- #26

- 365

- 1

[tex]u_x=\frac{d\,x(t)}{d\,t},\,u_y=\frac{d\,y(t)}{d\,t}[/tex] and [tex]u=C[/tex], i.e.

[tex]\frac{d\,y(t)}{d\,t}=2\,x(t)\,\frac{d\,x(t)}{d\,t}\Rightarrow u_y=2\,x\,u_x[/tex]

dropping the [itex]t[/itex] dependence.

Similary taking the derivative once more, in order to find the accerelation

[tex]\frac{d\,u_y(t)}{d\,t}=2\frac{d\,x(t)}{d\,t}\,u_x+2\,x\,\frac{d\,u_x(t)}{d\,t}\Rightarrow a_y=2\,u_x^2+2\,x\,a_x[/tex]
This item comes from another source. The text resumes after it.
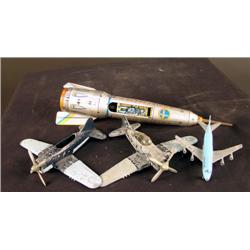 1 lot of 3 Hubley toy airplanes and a rocket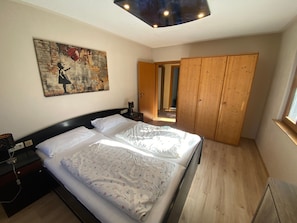 Ein Schlafzimmer mit zwei Betten, einem Holzschrank, einem Bild an der Wand und einem Fenster.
Thus the particle's velocity would be

[tex]u^2=u_x^2+u_y^2 \Rightarrow u^2=u_x^2\,(4\,x^2+1) \Rightarrow u_x=\frac{C}{\sqrt(4\,x^2+1)}[/tex]

and the accerelation

[tex]a^2=a_x^2+a_y^2\Rightarrow a^2=\dots[/tex]

From the last equation you will find [itex]a[/itex] with respect to [itex]x[/itex] thus you are ready to find the maximum value.